**What is expected:** Pick up the Orange Book schema analysis notes after their final line and extend them.

**Selected extract:**
○ ○ ○ ○
Data Ontology & Schema Analysis Questions

Focus: Understanding foreign keys, primary keys, and “weird quirks” in Orange Book and KPSS data


Orange Book Schema Questions

Primary Key Structure

Question: What uniquely identifies each row?

Hypotheses to test:

  1. patent.txt primary key:
    • Option A: patent_no alone (one row per patent)
    • Option B: (appl_no, patent_no) combo (multiple applications can reference same patent)
    • Option C: (appl_no, patent_no, patent_use_code) (one patent, multiple uses)
  2. products.txt primary key:
    • Option A: appl_no alone (one application = one product)
    • Option B: (appl_no, product_no) (one application, multiple products/strengths)
    • Option C: (appl_no, product_no, strength) (multiple strengths per product)

How to test:

# Check for duplicates
patent_df.groupby(['patent_no']).size().max()  # If > 1, not a PK
patent_df.groupby(['appl_no', 'patent_no']).size().max()  # Test combo key

# Check uniqueness
len(patent_df) == patent_df[['patent_no']].drop_duplicates().shape[0]

Why this matters:


Foreign Key Relationships

Question: How do patents link to products?

Expected FK: appl_no in both files

Relationship types to investigate:

  1. One-to-One (unlikely):
    • One application → One patent → One product
    • Simplest case
  2. One-to-Many (likely):
    • One application → Many patents (formulation, use, process patents)
    • One product → Many strength formulations
  3. Many-to-Many (possible):
    • One patent → Many products (different uses)
    • One product → Many patents (comprehensive protection)

Tests:

# Count patents per application
patents_per_app = patent_df.groupby('appl_no')['patent_no'].nunique()
print(f"Mean patents per app: {patents_per_app.mean():.2f}")
print(f"Max patents per app: {patents_per_app.max()}")

# Count products per patent (requires merge)
merged = patent_df.merge(products_df, on='appl_no')
products_per_patent = merged.groupby('patent_no')['product_no'].nunique()
print(f"Mean products per patent: {products_per_patent.mean():.2f}")
○ ○ ○ ○
**Provided material:**
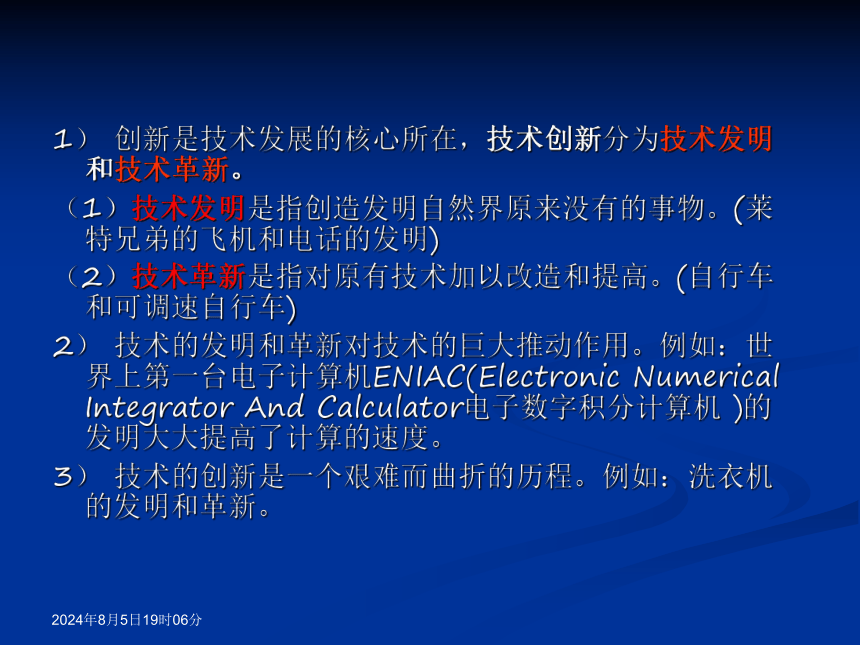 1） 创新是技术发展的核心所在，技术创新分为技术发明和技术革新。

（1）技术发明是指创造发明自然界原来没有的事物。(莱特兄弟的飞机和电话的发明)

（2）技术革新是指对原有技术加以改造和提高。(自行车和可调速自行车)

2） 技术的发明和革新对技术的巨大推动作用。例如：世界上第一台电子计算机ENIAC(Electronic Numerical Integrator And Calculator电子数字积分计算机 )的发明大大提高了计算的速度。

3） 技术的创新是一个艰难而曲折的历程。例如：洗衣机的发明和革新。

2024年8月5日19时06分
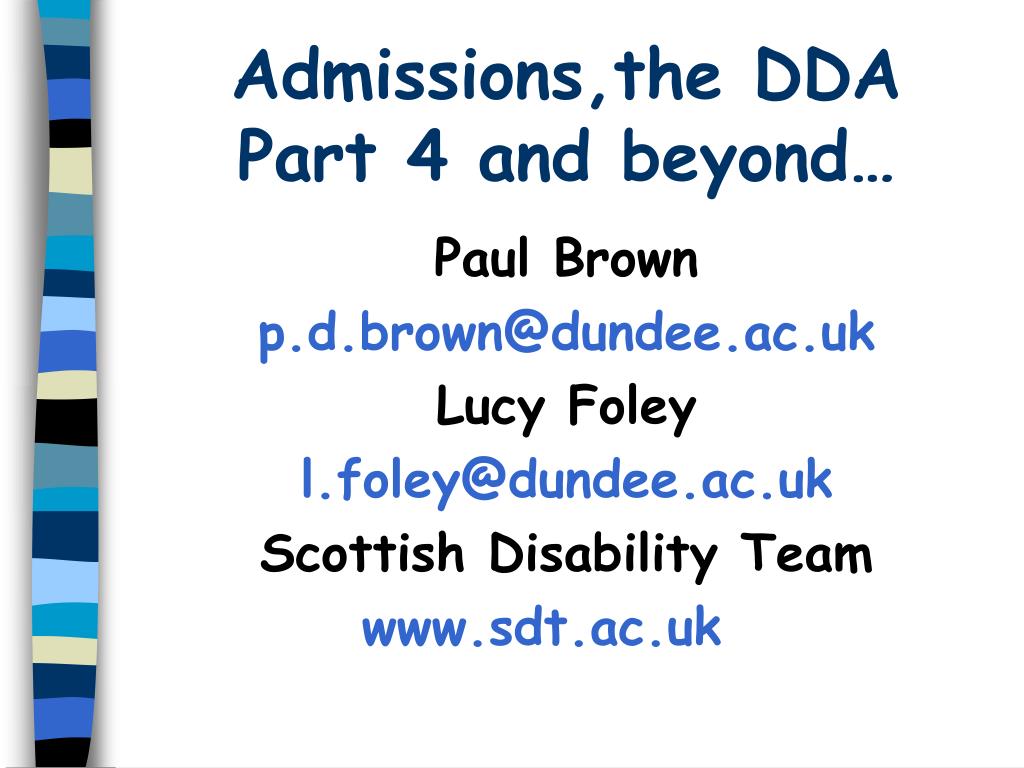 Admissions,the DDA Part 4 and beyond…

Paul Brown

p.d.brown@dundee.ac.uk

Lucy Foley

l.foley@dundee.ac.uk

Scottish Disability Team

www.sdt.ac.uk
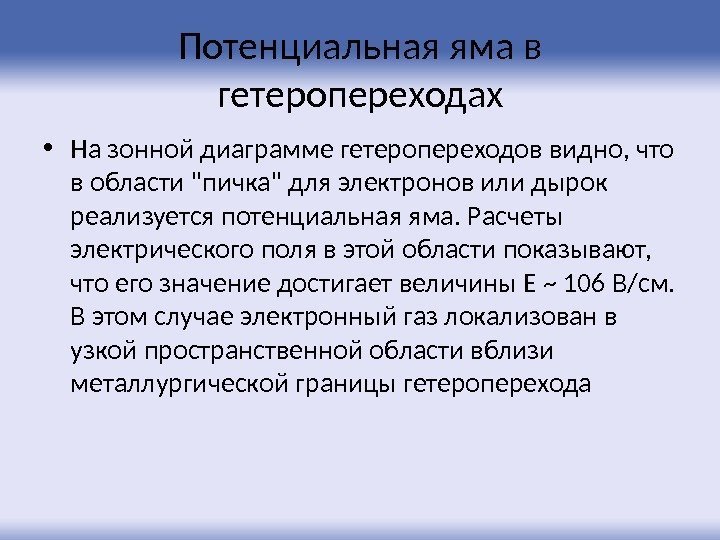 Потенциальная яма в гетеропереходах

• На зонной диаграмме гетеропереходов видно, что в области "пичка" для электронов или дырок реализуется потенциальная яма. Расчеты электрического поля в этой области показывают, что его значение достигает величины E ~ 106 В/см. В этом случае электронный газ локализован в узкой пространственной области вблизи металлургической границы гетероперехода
○ ○ ○ ○
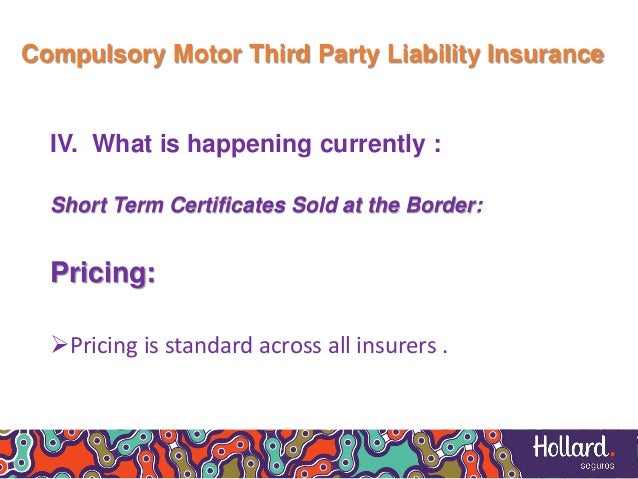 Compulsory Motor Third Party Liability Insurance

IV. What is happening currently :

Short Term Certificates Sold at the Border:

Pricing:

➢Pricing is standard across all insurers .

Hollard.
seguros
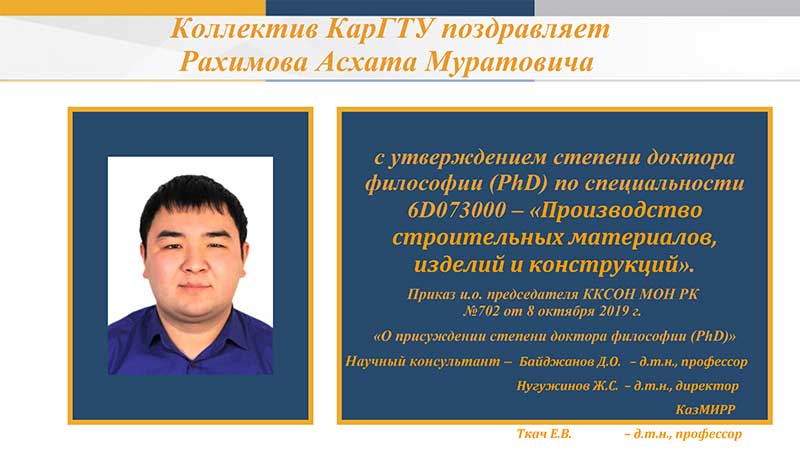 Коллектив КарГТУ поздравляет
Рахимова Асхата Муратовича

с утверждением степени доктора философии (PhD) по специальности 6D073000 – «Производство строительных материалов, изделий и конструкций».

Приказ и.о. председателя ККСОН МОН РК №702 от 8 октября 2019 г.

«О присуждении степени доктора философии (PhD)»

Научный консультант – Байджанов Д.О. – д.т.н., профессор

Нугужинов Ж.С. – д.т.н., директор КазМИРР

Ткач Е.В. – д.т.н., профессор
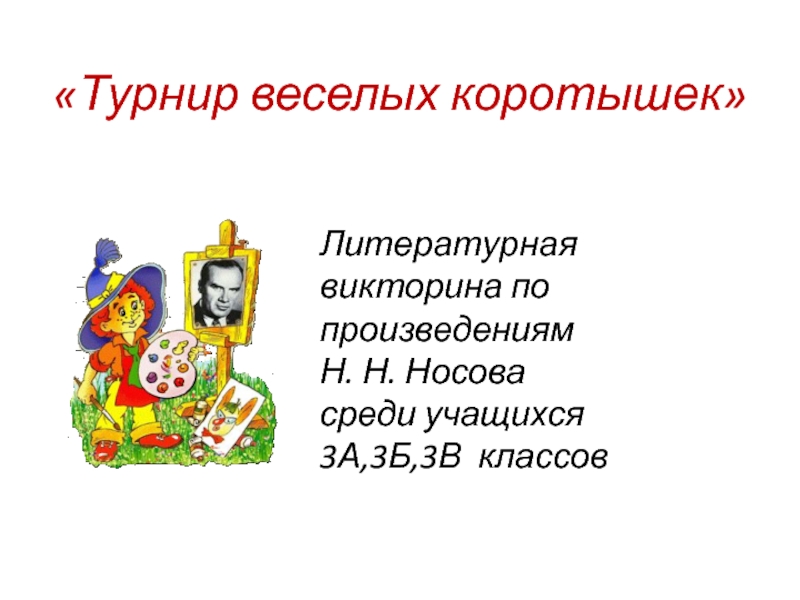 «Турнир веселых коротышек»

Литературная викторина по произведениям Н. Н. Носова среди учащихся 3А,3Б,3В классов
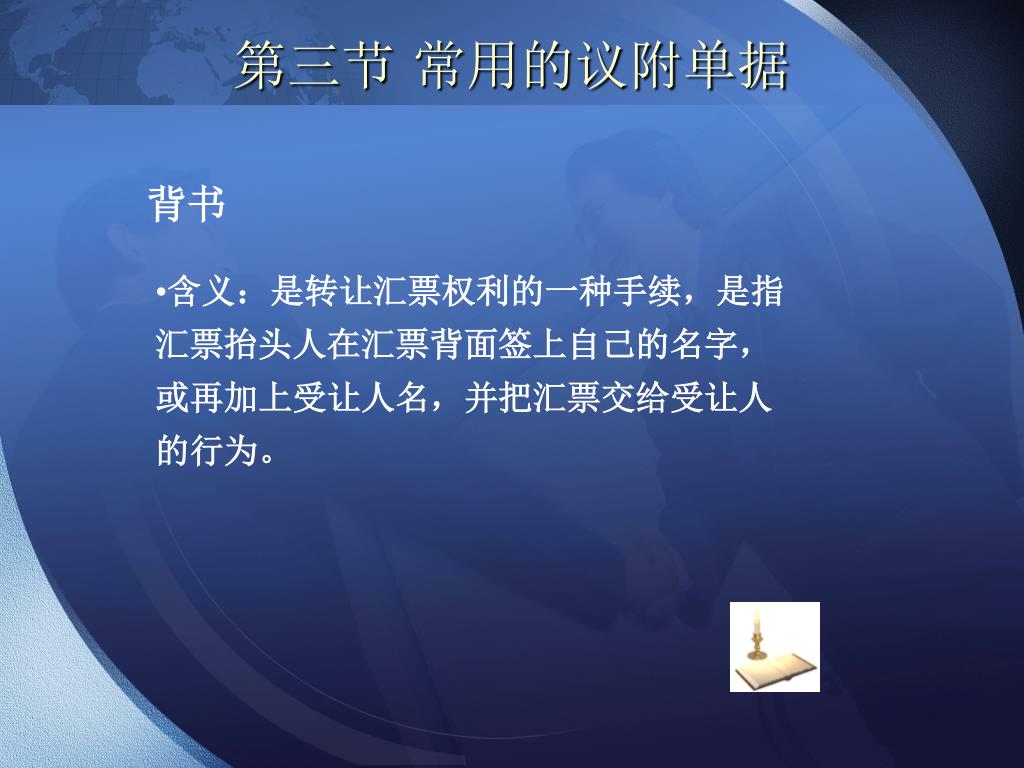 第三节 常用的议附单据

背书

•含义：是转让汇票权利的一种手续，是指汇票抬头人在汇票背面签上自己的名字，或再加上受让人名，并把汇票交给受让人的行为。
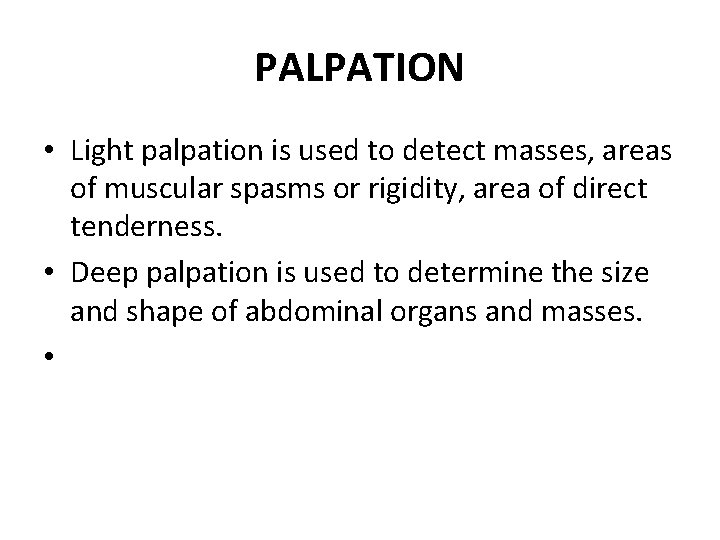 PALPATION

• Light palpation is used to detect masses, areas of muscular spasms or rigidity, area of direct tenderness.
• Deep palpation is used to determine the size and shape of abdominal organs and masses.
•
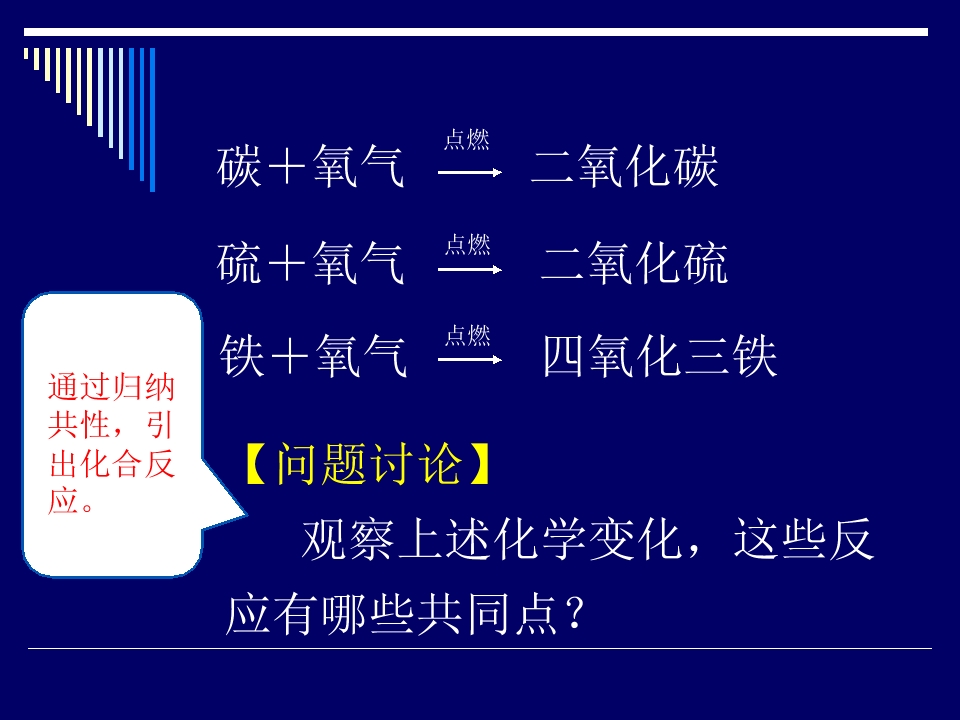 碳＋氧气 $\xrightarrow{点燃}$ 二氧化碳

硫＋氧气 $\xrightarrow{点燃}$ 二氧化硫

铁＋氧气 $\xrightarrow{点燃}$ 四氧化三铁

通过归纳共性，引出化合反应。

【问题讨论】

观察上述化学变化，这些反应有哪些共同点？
○ ○ ○ ○
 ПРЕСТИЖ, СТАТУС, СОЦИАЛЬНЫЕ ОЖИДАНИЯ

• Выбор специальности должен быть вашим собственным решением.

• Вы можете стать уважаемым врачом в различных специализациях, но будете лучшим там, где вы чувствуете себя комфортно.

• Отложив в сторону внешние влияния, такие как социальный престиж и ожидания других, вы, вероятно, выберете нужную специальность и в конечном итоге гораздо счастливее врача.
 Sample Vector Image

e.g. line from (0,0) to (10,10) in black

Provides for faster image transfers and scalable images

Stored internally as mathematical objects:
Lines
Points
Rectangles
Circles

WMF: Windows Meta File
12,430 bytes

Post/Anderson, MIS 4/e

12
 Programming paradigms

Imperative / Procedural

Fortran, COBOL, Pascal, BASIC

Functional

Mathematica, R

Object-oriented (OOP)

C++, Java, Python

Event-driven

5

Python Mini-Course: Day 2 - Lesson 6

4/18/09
○ ○ ○ ○
**Result of this exercise:**
Implications:


Patent Number Format Quirks

Question: How are patent numbers formatted, and will they match our data?

Possible formats:

  1. Numeric only: 7123456
  2. With US prefix: US7123456
  3. With comma separators: 7,123,456
  4. With type codes: RE45123 (reissue), D234567 (design)
  5. Old format: Pre-2001 patents (6 digits vs. 7 digits)

Our data format (from USPTO):

Standardization needed:

def standardize_patent_no(patent_str):
    """Convert various formats to standard numeric format"""
    # Remove common prefixes
    patent = str(patent_str).upper().strip()
    patent = patent.replace('US', '').replace(',', '').replace(' ', '')

    # Extract numeric part
    # Handle RE, D, PP prefixes if present
    if patent.startswith(('RE', 'PP')):
        return f"{patent[:2]}{patent[2:].zfill(7)}"  # Keep prefix
    elif patent.startswith('D'):
        return f"D{patent[1:].zfill(7)}"  # Design patent
    else:
        return patent.zfill(7)  # Regular utility patent

# Apply to both datasets before merge
orange_book['patent_std'] = orange_book['patent_no'].apply(standardize_patent_no)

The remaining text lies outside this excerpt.